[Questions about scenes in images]

___

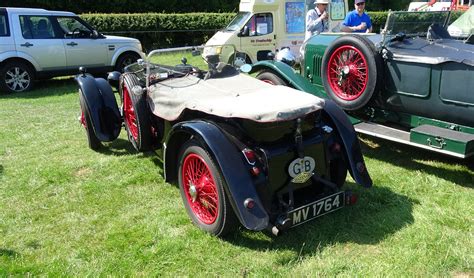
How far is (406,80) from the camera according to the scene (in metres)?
4.83

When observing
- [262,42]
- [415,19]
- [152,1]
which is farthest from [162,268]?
[152,1]

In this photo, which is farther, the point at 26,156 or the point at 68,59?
the point at 68,59

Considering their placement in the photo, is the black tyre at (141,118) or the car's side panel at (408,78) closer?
the black tyre at (141,118)

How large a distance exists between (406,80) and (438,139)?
879 mm

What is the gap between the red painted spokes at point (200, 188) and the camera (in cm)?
338

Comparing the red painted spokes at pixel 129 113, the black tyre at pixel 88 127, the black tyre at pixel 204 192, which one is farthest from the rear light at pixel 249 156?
the black tyre at pixel 88 127

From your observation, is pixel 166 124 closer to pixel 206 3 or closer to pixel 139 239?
pixel 139 239

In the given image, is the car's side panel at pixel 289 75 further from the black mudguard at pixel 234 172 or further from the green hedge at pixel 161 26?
the green hedge at pixel 161 26

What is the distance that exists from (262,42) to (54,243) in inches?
371

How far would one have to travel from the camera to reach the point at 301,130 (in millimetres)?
3412

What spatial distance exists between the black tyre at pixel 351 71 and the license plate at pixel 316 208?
1923mm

___

- _Exercise aim_
Rewrite every line of the listing above, changing each "camera" to "viewer" and leaving all other text as it stands. Omit the pictures from your version.

- _Solution below_
How far is (406,80) from the viewer according to the scene (in metres)?
4.83

When observing
- [262,42]
- [415,19]
- [152,1]
which is farthest from [162,268]?
[152,1]

In this photo, which is farther, the point at 26,156 or the point at 68,59?
the point at 68,59

Considering their placement in the photo, is the black tyre at (141,118) or the car's side panel at (408,78) closer?
the black tyre at (141,118)

How large a distance exists between (406,80) and (438,139)?
879 mm

What is the gap between the red painted spokes at point (200, 188) and the viewer (in cm)?
338

Comparing the red painted spokes at pixel 129 113, the black tyre at pixel 88 127, the black tyre at pixel 204 192, which one is farthest from the rear light at pixel 249 156?
the black tyre at pixel 88 127

From your observation, is pixel 166 124 closer to pixel 206 3 or closer to pixel 139 239?
pixel 139 239

In the given image, is the car's side panel at pixel 289 75 further from the black mudguard at pixel 234 172 or further from the green hedge at pixel 161 26?
the green hedge at pixel 161 26

What is the distance that exists from (262,42) to (54,243) in inches?
371

How far would one have to travel from the viewer to reach the point at 301,130 (in millimetres)?
3412

What spatial distance exists between the black tyre at pixel 351 71 and the license plate at pixel 316 208?
1923mm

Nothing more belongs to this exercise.